Inconsistent inode numbers for mounted files
Description
I'm trying to run fluent-bit inside of gVisor. It uses a hostPath mount to read all the container logs to then forward them somewhere else. In order to keep track of what was already dealt with, it writes a sqlite DB file to the disk (also a hostPath in my case). It keeps track of the underlying files by path and inode.
After noticing some log duplication after rolling my pods, I've dug in and it seems like the files mounted via the hostPath mount do not have consistent inode numbering. It varies from restart to restart of the container. That completely breaks any kinda tracking fluent-bit could be doing in this case.
The inode numbers are very low, suggesting to me that gvisor is doing some internal assignment of these numbers. The "real" inodes are way higher.
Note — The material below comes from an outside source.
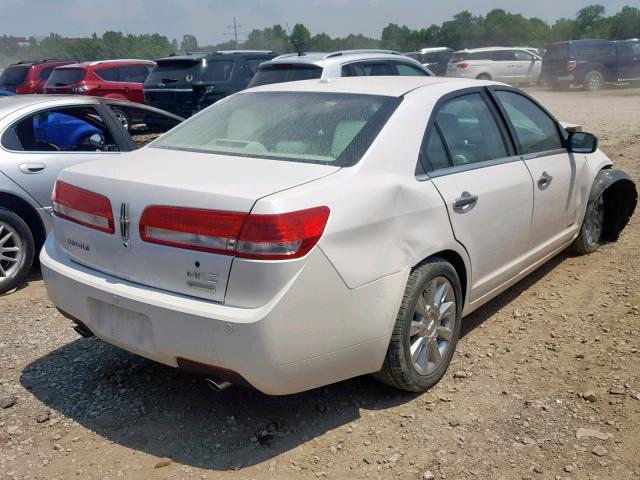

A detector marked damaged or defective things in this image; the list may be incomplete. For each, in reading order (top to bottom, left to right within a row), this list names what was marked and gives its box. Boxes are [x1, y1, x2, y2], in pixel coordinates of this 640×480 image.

dented fender [592, 170, 636, 244]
I've tried switching directfs and overlay2 on and off but haven't noticed any change in behavior.
Steps to reproduce
Run the following pod and compare the logs it produces. Preferably, there's a couple of pods on the same machine to trigger the effect.
apiVersion: apps/v1
kind: Deployment
metadata:
name: test
spec:
replicas: 1
selector:
matchLabels:
app-component: web
template:
metadata:
labels:
app-component: web
spec:
volumes:
- hostPath:
path: /var/log
type: ""
name: varlogs
containers:
- name: test
image: busybox
command: ["sh", "-c", "ls -li /var/log/containers"]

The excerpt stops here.